Web Scraping Using Scrapy

Sumitkumar Pandey
5y
18.8k
0
5
25
Blog

What is Web Scraping?

Web Scraping is extracting a large amount of data from websites. This data then can be saved in your local file on the computer or in the database table.

We can use this data to do the analysis. For example, we can scrape prices of products from e-commerce websites and then analyze them.

Why Web Scraping?

Data displayed on the website can only be viewed on the browser. We don't get to save this information. For this, we actually need to copy/paste the entire website which is boring sometimes. So, instead, we can use scrapers to get the information in a fraction of minutes.

Scrapy Framework

Scrapy is the web scraping framework written in Python. It can be used for various purposes like data mining, monitoring, and test automating. Scrapy is open source and available for python 2.7 and python 3.4 and above version.

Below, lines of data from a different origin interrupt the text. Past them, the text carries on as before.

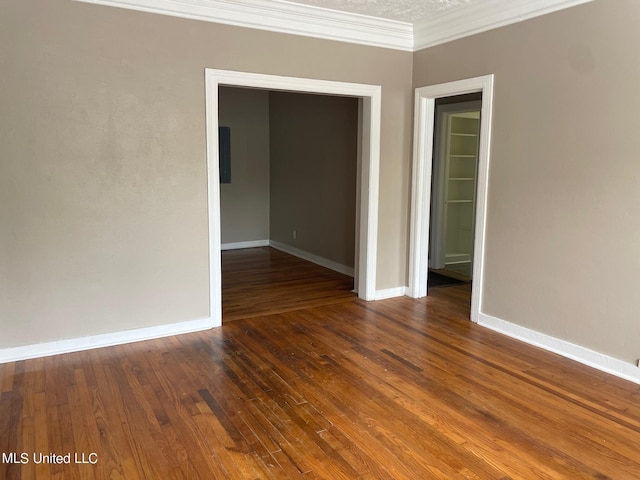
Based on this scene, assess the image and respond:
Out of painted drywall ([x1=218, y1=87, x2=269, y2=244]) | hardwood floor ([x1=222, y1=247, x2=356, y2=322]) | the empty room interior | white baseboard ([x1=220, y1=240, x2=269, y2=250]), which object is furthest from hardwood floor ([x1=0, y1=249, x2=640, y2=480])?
painted drywall ([x1=218, y1=87, x2=269, y2=244])

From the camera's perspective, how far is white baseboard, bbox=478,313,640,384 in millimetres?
3260

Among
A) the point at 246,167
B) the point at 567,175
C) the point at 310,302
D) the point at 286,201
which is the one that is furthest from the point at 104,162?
the point at 246,167

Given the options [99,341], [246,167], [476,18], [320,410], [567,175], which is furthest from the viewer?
[246,167]

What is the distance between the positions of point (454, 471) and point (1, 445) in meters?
2.21

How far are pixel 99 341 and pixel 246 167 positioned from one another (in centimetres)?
463

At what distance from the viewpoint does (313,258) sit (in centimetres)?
686

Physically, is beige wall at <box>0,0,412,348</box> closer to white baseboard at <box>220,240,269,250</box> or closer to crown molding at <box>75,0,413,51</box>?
crown molding at <box>75,0,413,51</box>

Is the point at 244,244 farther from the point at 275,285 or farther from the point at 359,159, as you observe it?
the point at 359,159

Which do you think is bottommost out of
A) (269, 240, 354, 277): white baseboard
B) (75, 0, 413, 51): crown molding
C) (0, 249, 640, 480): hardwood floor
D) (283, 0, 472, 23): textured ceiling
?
(0, 249, 640, 480): hardwood floor

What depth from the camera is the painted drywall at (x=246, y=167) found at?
306 inches

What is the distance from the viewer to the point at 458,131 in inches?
257

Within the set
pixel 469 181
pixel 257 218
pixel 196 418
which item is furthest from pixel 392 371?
pixel 257 218

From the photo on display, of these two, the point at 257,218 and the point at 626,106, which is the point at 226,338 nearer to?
the point at 626,106

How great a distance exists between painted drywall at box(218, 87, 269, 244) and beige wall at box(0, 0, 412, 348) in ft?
12.1
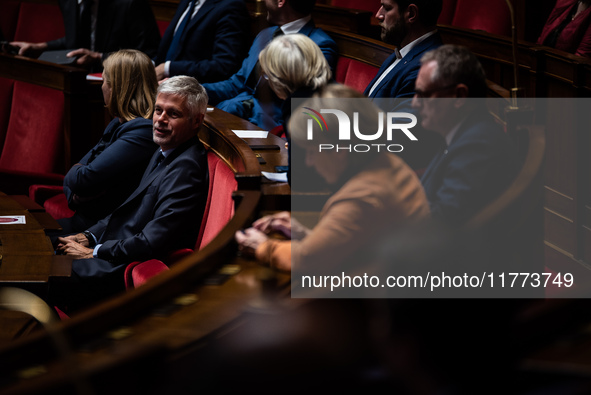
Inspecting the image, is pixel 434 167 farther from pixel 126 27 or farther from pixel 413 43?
pixel 126 27

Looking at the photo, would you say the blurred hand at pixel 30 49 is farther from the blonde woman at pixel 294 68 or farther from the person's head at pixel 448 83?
the person's head at pixel 448 83

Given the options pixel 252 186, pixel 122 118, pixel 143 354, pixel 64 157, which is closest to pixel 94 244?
pixel 122 118

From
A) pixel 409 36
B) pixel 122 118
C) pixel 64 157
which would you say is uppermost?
pixel 409 36

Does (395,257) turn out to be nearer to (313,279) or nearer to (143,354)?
(313,279)

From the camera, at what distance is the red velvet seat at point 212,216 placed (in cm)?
182

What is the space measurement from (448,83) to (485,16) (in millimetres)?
2442

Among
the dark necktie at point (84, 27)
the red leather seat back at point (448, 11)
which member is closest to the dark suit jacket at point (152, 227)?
the dark necktie at point (84, 27)

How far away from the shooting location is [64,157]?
3189mm

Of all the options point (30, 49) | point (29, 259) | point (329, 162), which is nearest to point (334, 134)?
point (329, 162)

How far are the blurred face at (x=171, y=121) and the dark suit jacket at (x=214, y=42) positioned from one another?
3.85ft

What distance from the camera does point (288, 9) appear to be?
282 centimetres

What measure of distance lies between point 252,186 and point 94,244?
81 centimetres

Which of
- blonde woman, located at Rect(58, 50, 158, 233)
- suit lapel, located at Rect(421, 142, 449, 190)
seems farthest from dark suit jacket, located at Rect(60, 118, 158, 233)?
suit lapel, located at Rect(421, 142, 449, 190)

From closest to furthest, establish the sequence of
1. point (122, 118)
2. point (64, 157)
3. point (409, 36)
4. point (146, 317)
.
Result: point (146, 317) < point (409, 36) < point (122, 118) < point (64, 157)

Here, we will see how easily we can scrape websites using the Scrapy framework.

Steps

Requirement

Install Python 2.7 or Python 3.4 or above. Here is the link for downloading python Python Link.
Install Scrapy

Open your command prompt or terminal and type,

pip install scrapy
Scrapy Shell

Scrapy has a ScrapyShell which can be used for testing or debugging your code and you can also scrape the URLs from here. So, once you have successfully installed Scrapy, just write in your command prompt or Terminal -

scrapy shell
Fetch

Once ScrapyShell is started successfully, we can start scraping. Fetch is going to request the response and scrape the data. For now, I am going to take my friend's website "ugentertainment.in".

fetch("http://ugentertainment.in/")
View

The view will open the response in your default browser.

view(response)

and the scraped website will open in the default browser and you can compare the original website and scraped website.

Scaped Website

Original Website

And you are done with scraping your first website using Scrapy.